Foi sem surpresa que Natália Leal, diretora-executiva da Lupa, uma das maiores agências de verificação de fatos do Brasil, recebeu a notícia de que a Meta vai descontinuar o seu programa de checagem de fatos nos Estados Unidos, substituindo-o por um sistema similar ao utilizado na plataforma X. A exemplo de Elon Musk e de outros magnatas do setor de tecnologia, Mark Zuckerberg, o CEO da Meta, já indicara que se aproximaria do presidente americano Donald Trump. 

“O que não esperávamos era que a mudança fosse já, e tão abrupta”, afirmou Leal à LatAm Journalism Review (LJR). As redes da Meta não só vão deixar de ter checagem de fatos, mas também vão parecer de moderar conteúdo homofóbico, racista ou misógino”.

A decisão de Zuckerberg, anunciada no dia 7 de janeiro, por ora se restringe aos Estados Unidos. Na última segunda-feira (20 de janeiro), a chefe de negócios globais da Meta, Nicola Mendelsohn, disse no Fórum Econômico de Davos que a empresa continuara a empresa continuará a usar verificadores de informação em outros países por enquanto, e que uma decisão futura dependerá da consequência das mudanças nos Estados Unidos.

Verificadores de fatos profissionais da América Latina ouvidos pela LJR, no entanto, demonstram ceticismo e consideram provável que a Meta eventualmente vá encerrar parcerias com verificadores de informações em outras partes do mundo.

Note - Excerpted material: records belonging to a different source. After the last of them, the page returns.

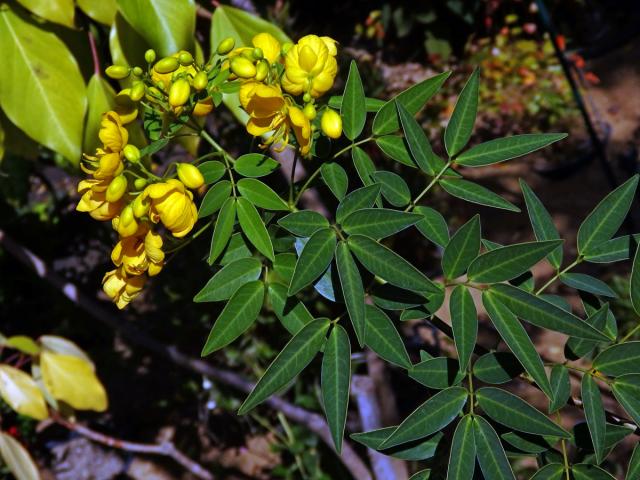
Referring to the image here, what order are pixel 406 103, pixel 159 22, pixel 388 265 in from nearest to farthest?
pixel 388 265, pixel 406 103, pixel 159 22

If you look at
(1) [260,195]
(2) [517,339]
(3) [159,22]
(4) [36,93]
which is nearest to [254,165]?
(1) [260,195]

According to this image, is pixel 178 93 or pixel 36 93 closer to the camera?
pixel 178 93

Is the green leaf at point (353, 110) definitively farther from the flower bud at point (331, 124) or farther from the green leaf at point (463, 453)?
the green leaf at point (463, 453)

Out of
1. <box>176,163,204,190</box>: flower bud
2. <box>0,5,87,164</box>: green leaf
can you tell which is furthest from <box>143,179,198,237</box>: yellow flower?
<box>0,5,87,164</box>: green leaf

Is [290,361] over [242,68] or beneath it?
beneath

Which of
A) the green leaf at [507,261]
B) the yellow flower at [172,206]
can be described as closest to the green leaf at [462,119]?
the green leaf at [507,261]

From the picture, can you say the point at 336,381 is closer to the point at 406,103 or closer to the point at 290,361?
the point at 290,361
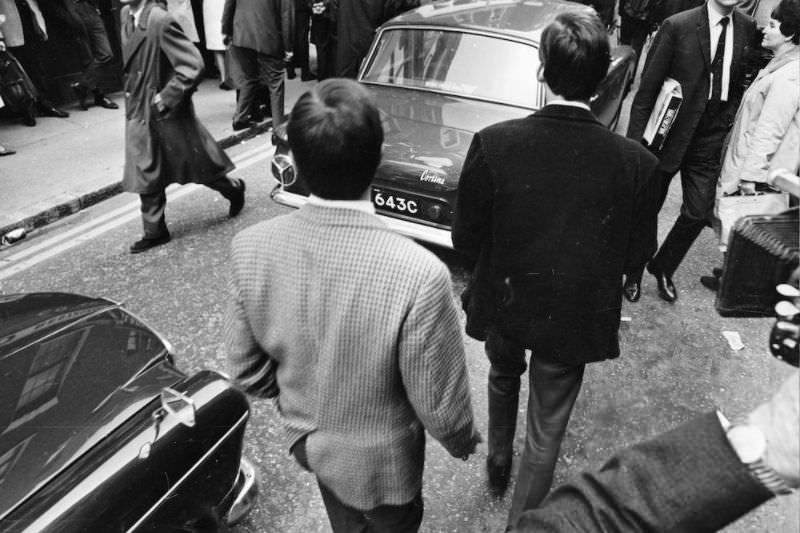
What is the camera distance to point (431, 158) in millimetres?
3807

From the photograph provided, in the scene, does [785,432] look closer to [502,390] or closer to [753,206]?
[753,206]

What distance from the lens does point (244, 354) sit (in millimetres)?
1593

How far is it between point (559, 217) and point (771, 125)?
189 cm

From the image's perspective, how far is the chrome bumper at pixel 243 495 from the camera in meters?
2.24

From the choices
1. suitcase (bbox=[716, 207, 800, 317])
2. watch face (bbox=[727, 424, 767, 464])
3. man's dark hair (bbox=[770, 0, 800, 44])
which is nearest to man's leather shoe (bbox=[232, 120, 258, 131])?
man's dark hair (bbox=[770, 0, 800, 44])

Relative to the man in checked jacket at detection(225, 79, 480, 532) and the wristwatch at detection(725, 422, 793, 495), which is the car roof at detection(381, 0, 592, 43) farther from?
the wristwatch at detection(725, 422, 793, 495)

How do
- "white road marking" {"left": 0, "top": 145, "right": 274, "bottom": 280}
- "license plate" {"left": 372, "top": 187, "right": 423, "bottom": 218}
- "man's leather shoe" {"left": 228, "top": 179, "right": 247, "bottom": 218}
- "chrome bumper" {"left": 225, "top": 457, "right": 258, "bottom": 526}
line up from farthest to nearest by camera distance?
1. "man's leather shoe" {"left": 228, "top": 179, "right": 247, "bottom": 218}
2. "white road marking" {"left": 0, "top": 145, "right": 274, "bottom": 280}
3. "license plate" {"left": 372, "top": 187, "right": 423, "bottom": 218}
4. "chrome bumper" {"left": 225, "top": 457, "right": 258, "bottom": 526}

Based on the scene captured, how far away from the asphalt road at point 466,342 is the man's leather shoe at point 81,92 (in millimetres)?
3059

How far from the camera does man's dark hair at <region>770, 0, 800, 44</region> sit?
296 centimetres

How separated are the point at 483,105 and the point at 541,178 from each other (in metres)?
2.71

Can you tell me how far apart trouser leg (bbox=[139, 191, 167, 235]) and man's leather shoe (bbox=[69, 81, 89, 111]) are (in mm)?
4192

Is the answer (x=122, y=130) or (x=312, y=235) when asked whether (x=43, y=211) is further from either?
(x=312, y=235)

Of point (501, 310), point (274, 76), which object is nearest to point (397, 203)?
point (501, 310)

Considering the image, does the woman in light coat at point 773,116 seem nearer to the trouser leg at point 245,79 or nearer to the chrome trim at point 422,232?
the chrome trim at point 422,232
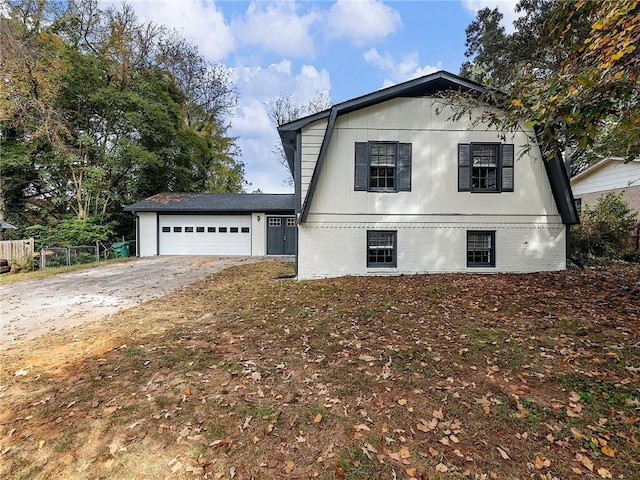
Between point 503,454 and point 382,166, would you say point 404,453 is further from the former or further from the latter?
point 382,166

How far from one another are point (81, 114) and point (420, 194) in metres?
19.0

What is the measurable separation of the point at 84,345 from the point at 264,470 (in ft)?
12.4

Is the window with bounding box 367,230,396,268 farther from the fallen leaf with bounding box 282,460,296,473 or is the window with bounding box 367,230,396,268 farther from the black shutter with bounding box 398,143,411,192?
the fallen leaf with bounding box 282,460,296,473

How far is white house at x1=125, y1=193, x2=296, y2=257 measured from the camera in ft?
55.3

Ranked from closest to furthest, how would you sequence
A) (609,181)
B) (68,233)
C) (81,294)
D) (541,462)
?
(541,462) < (81,294) < (68,233) < (609,181)

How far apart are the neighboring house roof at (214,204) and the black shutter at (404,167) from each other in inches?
314

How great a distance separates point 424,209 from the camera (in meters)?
9.27

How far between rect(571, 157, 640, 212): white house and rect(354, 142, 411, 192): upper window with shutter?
11.4 metres

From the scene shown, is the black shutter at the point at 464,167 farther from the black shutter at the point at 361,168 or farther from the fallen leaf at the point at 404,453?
the fallen leaf at the point at 404,453

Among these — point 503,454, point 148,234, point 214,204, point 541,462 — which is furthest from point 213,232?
point 541,462

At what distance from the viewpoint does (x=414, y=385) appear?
3.46m

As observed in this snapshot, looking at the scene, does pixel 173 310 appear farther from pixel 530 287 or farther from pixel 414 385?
pixel 530 287

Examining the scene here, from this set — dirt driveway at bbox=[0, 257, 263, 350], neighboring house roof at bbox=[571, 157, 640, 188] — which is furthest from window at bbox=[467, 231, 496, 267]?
neighboring house roof at bbox=[571, 157, 640, 188]

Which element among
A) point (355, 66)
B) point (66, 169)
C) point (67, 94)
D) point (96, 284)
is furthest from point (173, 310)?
point (67, 94)
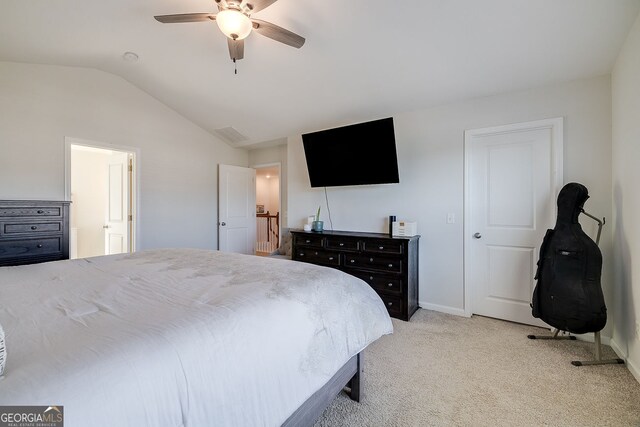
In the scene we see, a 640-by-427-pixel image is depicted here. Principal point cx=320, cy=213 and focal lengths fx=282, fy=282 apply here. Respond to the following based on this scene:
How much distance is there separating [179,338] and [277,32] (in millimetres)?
2122

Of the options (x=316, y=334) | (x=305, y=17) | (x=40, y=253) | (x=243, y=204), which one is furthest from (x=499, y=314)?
(x=40, y=253)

Se eventualmente confirmado, o fim do apoio da Meta significará o corte de uma importante fonte de receita para as agências de checagem, uma das áreas do jornalismo que mais cresceu na última década. Significará, igualmente, que informações falsas e enganosas circulam mais livremente em redes sociais como Instagram e Facebook, desde propaganda política até golpes financeiros.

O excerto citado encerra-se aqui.